Re: Question about \uxxxx etc. for 21-bit code points - need advice

From: Frank da Cruz ([email protected])
Date: Tue May 23 2000 - 15:00:58 EDT

Next message: [email protected]: "RE: Question about \uxxxx etc. for 21-bit code points - need advi ce"
Previous message: Paul Dempsey: "RE: Question about \uxxxx etc. for 21-bit code points - need advi ce"
Maybe in reply to: Markus Scherer: "Question about \uxxxx etc. for 21-bit code points - need advice"
Next in thread: Marco Cimarosti: "Re: Question about \uxxxx etc. for 21-bit code points - need advice"
Messages sorted by: [ date ] [ thread ] [ subject ] [ author ] [ attachment ]
Mail actions: [ respond to this message ] [ mail a new topic ]
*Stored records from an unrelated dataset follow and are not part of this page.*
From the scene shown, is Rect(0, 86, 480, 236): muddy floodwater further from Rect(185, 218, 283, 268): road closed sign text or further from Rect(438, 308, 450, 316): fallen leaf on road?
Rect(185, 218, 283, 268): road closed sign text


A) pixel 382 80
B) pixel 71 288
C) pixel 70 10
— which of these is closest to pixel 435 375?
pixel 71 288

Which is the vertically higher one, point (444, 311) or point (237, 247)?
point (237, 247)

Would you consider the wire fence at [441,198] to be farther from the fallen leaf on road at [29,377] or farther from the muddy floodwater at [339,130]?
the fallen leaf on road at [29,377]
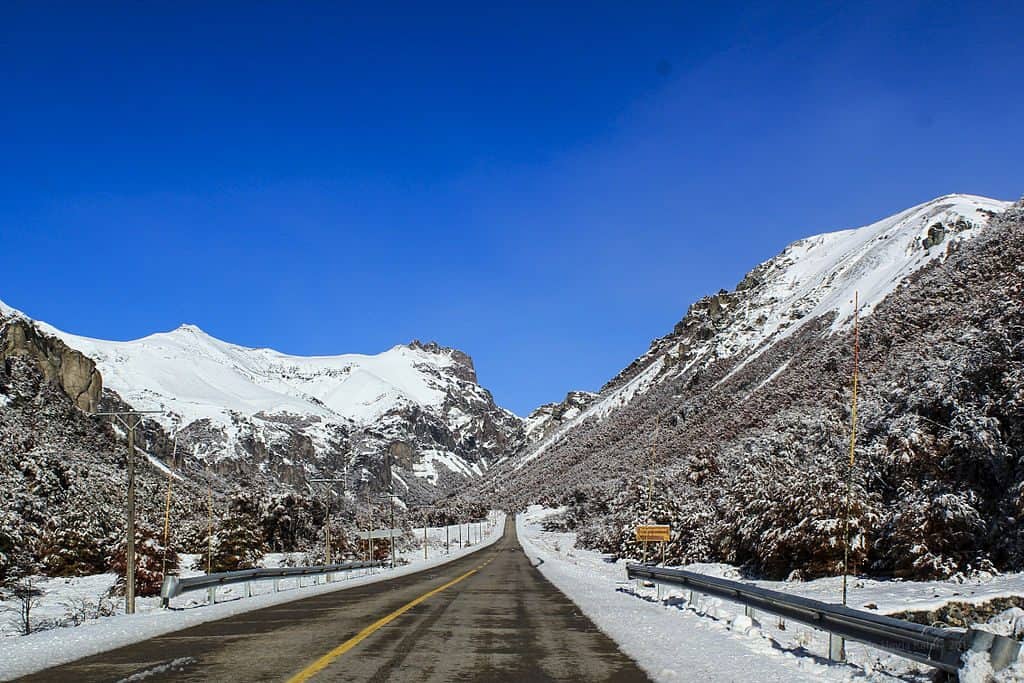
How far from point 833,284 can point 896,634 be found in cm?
15051

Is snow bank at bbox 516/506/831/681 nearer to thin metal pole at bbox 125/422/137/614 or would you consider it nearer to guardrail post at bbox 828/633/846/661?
guardrail post at bbox 828/633/846/661

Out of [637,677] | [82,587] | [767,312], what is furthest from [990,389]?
[767,312]

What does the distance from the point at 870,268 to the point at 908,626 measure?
463ft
> we (ICU) are trying to figure out how best to specify non-BMP (21-bit) code
> points with escape sequences or similar in strings.
>
> Problem:
> The C language has \ooo with octal digits for bytes of whatever encoding,
> and modern compilers also know \xhh with hexadecimal digits (with variable
> numbers of digits). Java introduced \uhhhh with (always 4) hexadecimal
> digits for Unicode code units.
>
> But how does one write a non-BMP code point in this fashion?
>
> I am trying to list some suggestions, make a proposal, and ask you for what
> you are doing or other people/standards/organizations/languages are planning
> to do.
>
Making up new x's for "\x" is not the best way, since, as long as our
programming languages are based on ASCII (a whole different topic), we'll
quickly run out of x's, especially when we are overloading the x by trying to
make it convey two pieces of info: the encoding that follows, and its length.

In the Kermit language, we use:

\x{yyy...}

where 'x' says what it is (e.g. decimal, hex, octal, whatever), and the
braces delimit the operand, thus allowing it to be any length. This is also
handy for disambiguating expressions like:

\o0123456

Is that "\o012" followed by "3456" or "\o0123" followed "456"? In:

\o{012}3456

it's clear.

- Frank

Next message: [email protected]: "RE: Question about \uxxxx etc. for 21-bit code points - need advi ce"
Previous message: Paul Dempsey: "RE: Question about \uxxxx etc. for 21-bit code points - need advi ce"
Maybe in reply to: Markus Scherer: "Question about \uxxxx etc. for 21-bit code points - need advice"
Next in thread: Marco Cimarosti: "Re: Question about \uxxxx etc. for 21-bit code points - need advice"
Messages sorted by: [ date ] [ thread ] [ subject ] [ author ] [ attachment ]
Mail actions: [ respond to this message ] [ mail a new topic ]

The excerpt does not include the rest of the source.